# Thrashing movement for electric chair prop



## jsd3024 (Aug 19, 2012)

I've seen several electric chair videos and need help with creating that movement in my chair. I've got it working with fast back and forth movement but I want to add that shaking movement on the out stroke. Can anyone help?


----------



## z0mbie st0mp (Oct 9, 2010)

Use a drill, with an L Shaped metal bar in the chuck, it will be off balance and shake pretty violently

You could put a small u-bolt or weight at the end to intensify the vibration


----------



## z0mbie st0mp (Oct 9, 2010)

See this build to understand:
http://www.creepcrafters.com/Electrocution/elec.htm


----------



## jsd3024 (Aug 19, 2012)

Sorry I wasn't clear.

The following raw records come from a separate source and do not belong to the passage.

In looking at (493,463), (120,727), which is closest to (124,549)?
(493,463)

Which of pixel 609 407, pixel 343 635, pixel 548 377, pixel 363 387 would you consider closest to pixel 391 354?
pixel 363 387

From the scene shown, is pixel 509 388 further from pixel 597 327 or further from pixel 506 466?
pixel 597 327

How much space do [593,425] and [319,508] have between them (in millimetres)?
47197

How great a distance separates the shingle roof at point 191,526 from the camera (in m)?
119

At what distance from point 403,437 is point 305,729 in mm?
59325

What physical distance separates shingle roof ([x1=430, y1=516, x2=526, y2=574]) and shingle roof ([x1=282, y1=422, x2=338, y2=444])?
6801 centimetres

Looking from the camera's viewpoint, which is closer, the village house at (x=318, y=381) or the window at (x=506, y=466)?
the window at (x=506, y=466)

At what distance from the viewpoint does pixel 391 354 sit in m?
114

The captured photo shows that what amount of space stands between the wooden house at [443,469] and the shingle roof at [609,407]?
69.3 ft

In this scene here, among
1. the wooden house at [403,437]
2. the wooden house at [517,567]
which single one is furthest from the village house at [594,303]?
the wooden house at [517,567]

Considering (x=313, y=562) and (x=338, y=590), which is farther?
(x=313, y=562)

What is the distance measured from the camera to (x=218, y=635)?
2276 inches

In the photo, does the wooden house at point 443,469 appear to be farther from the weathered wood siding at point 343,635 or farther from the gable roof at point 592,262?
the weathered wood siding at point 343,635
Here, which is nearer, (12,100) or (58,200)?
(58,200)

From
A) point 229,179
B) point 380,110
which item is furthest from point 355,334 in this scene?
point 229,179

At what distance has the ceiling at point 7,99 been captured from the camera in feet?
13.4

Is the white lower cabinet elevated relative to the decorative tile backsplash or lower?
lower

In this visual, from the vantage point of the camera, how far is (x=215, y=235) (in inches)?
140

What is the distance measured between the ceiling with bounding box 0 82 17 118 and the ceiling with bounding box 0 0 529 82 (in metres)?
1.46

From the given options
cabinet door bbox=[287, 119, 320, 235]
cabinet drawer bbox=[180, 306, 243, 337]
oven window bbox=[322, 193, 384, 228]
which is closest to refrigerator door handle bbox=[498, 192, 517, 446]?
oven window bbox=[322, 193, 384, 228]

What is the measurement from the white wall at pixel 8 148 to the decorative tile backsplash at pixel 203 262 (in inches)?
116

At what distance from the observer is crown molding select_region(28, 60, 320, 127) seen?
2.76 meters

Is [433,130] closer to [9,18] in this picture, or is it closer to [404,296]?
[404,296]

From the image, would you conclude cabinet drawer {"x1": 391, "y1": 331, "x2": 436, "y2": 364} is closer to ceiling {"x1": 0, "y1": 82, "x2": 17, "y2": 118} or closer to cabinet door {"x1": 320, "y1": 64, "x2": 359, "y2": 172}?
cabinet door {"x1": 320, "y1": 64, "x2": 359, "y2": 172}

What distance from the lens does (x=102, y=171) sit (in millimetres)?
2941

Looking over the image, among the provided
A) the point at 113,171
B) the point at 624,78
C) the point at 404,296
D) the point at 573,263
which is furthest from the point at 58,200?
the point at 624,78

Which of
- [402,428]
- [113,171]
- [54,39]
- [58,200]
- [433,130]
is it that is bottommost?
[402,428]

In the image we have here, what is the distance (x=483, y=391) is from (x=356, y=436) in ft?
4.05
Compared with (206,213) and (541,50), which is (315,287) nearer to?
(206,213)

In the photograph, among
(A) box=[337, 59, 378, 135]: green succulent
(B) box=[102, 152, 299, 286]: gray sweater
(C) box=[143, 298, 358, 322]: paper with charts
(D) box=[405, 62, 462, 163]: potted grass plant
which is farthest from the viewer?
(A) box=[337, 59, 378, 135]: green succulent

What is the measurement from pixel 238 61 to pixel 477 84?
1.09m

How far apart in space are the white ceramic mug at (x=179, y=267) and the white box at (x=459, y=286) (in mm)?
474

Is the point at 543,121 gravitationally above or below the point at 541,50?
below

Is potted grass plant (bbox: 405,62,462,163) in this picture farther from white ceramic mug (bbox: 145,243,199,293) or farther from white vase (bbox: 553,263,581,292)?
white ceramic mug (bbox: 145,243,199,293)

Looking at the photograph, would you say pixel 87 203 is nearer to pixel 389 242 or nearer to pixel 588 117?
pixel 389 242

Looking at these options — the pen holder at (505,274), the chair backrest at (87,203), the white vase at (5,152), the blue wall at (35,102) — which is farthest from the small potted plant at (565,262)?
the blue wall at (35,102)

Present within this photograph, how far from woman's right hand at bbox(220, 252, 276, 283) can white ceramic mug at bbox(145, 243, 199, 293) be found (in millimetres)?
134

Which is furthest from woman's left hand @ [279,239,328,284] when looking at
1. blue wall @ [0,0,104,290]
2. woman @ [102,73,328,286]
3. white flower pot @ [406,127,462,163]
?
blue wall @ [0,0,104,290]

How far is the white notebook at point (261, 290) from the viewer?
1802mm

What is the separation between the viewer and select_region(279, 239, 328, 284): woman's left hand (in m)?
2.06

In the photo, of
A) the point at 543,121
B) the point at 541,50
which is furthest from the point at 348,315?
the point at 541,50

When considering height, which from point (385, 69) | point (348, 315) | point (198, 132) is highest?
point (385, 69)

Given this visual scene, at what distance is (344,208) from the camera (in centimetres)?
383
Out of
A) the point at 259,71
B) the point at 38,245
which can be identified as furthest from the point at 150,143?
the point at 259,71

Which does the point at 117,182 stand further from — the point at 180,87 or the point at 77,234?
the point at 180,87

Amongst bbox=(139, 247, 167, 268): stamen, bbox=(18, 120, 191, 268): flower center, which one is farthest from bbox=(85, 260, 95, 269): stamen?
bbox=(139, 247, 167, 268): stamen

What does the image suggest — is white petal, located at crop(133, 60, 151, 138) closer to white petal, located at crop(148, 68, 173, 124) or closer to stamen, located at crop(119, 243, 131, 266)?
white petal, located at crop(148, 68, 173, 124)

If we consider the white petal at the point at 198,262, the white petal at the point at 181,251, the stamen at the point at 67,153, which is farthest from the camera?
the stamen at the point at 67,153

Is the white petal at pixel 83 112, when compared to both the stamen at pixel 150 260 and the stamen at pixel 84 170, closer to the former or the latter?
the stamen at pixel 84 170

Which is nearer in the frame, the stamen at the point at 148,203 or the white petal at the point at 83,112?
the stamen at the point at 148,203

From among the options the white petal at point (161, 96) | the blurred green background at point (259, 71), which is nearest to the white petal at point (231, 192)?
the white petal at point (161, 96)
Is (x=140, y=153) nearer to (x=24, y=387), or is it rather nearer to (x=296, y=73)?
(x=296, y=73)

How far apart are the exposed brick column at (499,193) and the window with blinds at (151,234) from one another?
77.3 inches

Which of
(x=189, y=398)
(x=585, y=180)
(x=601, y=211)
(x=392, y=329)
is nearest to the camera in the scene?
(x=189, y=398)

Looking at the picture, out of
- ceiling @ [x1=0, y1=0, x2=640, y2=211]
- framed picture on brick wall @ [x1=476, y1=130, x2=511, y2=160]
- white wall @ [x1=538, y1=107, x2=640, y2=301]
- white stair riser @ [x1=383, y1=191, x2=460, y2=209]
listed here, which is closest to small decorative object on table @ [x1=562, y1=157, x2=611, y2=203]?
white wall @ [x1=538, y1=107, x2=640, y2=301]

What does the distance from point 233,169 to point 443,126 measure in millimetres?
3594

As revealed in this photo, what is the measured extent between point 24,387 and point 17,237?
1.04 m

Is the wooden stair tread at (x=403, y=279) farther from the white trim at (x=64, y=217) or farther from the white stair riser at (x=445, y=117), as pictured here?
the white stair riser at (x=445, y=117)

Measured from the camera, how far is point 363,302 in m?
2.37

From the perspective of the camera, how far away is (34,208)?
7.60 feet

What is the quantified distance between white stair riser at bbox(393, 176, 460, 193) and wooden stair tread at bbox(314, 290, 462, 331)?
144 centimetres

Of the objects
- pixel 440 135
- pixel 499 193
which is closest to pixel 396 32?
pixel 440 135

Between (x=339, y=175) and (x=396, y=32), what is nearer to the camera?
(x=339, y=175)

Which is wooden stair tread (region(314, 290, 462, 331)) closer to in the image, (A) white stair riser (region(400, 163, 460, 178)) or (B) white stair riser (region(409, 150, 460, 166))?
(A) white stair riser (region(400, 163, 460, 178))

I am using a monster guts nerve center with a pneumatic cylinder with a 1.5 inch stroke.


----------



## z0mbie st0mp (Oct 9, 2010)

I would combine the two, personally... But maybe someone else can help you out

The article i linked to used both pneumatics and the drill together to create an electrocution effect


----------



## jsd3024 (Aug 19, 2012)

Thanks for the idea! I'm going to try a small motor with an offset on the shaft and see if that works like the drill.


----------